Rewrite the lines below, from the one containing "What one of" through the last line, replacing "tall dry grass" with "long dry grass" and leaving everything else unchanged.

^^^^

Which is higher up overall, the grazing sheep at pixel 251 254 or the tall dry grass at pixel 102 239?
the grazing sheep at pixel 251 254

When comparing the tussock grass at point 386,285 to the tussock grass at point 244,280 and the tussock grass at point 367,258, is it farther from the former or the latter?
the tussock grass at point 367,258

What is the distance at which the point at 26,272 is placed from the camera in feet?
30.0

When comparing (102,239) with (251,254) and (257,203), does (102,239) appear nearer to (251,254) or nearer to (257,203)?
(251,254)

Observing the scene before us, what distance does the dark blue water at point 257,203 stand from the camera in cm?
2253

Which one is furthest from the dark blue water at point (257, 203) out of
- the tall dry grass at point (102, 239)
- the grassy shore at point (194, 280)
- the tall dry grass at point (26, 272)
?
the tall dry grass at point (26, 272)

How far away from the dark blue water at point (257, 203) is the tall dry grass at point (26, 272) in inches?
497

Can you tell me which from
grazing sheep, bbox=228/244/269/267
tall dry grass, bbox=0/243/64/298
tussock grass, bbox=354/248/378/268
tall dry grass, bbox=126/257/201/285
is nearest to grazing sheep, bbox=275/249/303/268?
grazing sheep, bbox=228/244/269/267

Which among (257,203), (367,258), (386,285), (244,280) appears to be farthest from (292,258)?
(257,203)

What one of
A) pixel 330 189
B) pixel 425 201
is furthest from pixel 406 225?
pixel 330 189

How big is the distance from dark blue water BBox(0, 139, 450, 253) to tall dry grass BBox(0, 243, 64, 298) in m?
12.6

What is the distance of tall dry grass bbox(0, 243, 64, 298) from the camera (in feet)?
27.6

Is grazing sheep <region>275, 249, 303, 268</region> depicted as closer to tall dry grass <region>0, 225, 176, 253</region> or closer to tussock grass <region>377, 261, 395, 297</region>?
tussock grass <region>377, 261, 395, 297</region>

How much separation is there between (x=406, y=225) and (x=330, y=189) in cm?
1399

^^^^

Written solution:
What one of
A) pixel 330 189
B) pixel 425 201
is furthest from pixel 406 225?
pixel 330 189

How big is the distance from dark blue water BBox(0, 139, 450, 253) to long dry grass BBox(0, 243, 64, 298) in m?
12.6

What is the distance of long dry grass bbox(0, 243, 64, 298) from the camera (in feet)?
27.6

Is grazing sheep <region>275, 249, 303, 268</region> depicted as closer to long dry grass <region>0, 225, 176, 253</region> or closer to tussock grass <region>377, 261, 395, 297</region>?
tussock grass <region>377, 261, 395, 297</region>

How much separation is there between (x=406, y=225) and (x=330, y=189) in cm?
1399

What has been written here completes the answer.